(Story: Matters India editor) When one thinks about Christmas preparations, it is the making of the crib that tops the list of priorities. Some have a traditional crib, a sort of family heirloom, while others make a different one every year.
Crib making is an exercise in skill executed with passion by either an individual or a group, the later is usually in case of a ward or a church or chapel crib.
Here I write about a person who has been making cribs since he was sixteen and, today at 76, his passion for the tradition has not diminished. This year he completes 60 years of crib making.
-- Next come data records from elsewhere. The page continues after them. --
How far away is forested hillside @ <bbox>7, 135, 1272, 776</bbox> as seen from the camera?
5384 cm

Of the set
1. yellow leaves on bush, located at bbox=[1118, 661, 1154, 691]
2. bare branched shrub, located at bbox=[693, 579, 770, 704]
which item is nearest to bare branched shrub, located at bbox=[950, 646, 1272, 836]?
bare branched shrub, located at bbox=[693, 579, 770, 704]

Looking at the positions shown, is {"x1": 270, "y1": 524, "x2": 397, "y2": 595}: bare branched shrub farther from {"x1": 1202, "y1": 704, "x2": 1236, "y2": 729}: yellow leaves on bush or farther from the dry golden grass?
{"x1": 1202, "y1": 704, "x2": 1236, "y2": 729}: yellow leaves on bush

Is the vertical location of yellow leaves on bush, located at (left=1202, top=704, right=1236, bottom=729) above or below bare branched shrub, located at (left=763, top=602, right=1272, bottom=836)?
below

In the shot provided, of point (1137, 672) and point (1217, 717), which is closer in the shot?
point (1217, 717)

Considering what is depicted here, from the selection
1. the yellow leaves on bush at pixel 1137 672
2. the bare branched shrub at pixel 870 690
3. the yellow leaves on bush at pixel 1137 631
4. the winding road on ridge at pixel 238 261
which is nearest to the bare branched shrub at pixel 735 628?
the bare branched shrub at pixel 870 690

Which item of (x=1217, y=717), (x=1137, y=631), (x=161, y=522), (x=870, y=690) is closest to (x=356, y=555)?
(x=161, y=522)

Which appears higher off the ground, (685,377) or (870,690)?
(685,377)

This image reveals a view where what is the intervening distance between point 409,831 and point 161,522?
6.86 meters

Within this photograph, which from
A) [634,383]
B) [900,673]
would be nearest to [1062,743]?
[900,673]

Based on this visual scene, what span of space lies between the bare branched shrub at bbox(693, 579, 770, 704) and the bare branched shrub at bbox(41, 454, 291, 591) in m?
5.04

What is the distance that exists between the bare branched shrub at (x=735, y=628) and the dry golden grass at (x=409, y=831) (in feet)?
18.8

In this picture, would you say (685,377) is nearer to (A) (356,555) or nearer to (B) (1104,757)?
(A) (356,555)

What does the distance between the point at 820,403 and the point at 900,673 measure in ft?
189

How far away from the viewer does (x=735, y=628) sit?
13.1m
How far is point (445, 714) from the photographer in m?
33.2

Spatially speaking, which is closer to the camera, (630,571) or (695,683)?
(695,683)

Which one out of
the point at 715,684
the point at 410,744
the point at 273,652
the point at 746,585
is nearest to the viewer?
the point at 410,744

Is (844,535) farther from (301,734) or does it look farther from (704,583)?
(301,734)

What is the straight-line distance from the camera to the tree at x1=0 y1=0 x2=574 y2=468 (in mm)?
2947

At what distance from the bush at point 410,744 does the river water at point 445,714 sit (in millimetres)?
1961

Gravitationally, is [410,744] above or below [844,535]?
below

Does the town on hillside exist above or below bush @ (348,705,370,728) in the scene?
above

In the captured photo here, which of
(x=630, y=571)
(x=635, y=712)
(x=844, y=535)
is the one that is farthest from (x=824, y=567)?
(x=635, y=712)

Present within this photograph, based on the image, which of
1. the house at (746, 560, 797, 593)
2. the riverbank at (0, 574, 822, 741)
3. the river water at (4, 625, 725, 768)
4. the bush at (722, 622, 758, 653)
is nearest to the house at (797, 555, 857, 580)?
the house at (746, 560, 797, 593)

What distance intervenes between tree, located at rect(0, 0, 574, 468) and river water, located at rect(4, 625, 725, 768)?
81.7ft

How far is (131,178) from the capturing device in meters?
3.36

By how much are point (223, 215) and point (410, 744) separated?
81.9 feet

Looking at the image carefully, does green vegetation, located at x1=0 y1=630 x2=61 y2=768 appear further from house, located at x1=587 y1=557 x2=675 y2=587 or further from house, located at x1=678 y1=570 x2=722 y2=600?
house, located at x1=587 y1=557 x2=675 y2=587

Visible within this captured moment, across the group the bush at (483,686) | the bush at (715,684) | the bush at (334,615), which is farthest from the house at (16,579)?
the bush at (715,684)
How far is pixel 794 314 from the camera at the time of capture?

Lourenco Fernandes, whose open air, mechanised cribs attract hundreds of appreciative viewers, in a candid interview, talks about how he came to be involved in this art.
The Salesians celebrate the feast of Our Lady Help of Christians on May 24. Fr Joseph Carreno, a Spanish priest who was one of the pioneers of the Goa Salesian chapter, introduced a flag-making competition for the youth. Lourenco, a regular at Don Bosco Oratory, participated in the competition and won a prize. Fr Carre invited him to make a crib and as a gift he was given a set of statues depicting the Holy Family. The set was brought from Italy and Lourenco still cherishes it and uses the statues for the indoor crib he makes.
With that set he started making a crib at home in the veranda of his house. Every year he had a different theme with the Holy Family and the village as the background. His cribs were a novelty and people enjoyed visiting it. I, too, remember visiting his house with relatives and friends.
Lourenco boasts that even the last Portuguese governor of Goa, Vassalo e Silva, visited his house to see the crib. Goa’s first chief minister, Dayanand Bandodkar was also an appreciative viewer. In 1969, Lourenco celebrated the moon landing by using the replica of the spacecraft Apollo as a backdrop for the crib he made. The chief minister was so happy with the display that he visited twice along with ministers from the centre who on a visit to Goa at that time.
His tryst with mechanised cribs began post 1961. Lourenco had studied in the erstwhile Escola Tecnica e Comercial de Goa, the course of ‘Curso de electricidade pratica’. He went to Bombay and passed intermediate from the famous J J Scool of Arts and also underwent a course in Printing Technology, which presented him with the opportunity of joining the Imprensa Nacional, Government Printing Press, from where he retired as deputy director on superannuation. In Goa, he also underwent a course for supervisors in construction of the
Goa Public Works Department. According to Lourenco his skills and those he acquired from his studies are what help him put up the show every year.
Ever magnanimous, Lourenco is ready to share his knowledge in crib making with anyone who approaches him and even helps out with individual cribs. His philosophy is that after he is no more others can continue his work. He conducts courses in crib making for those interested.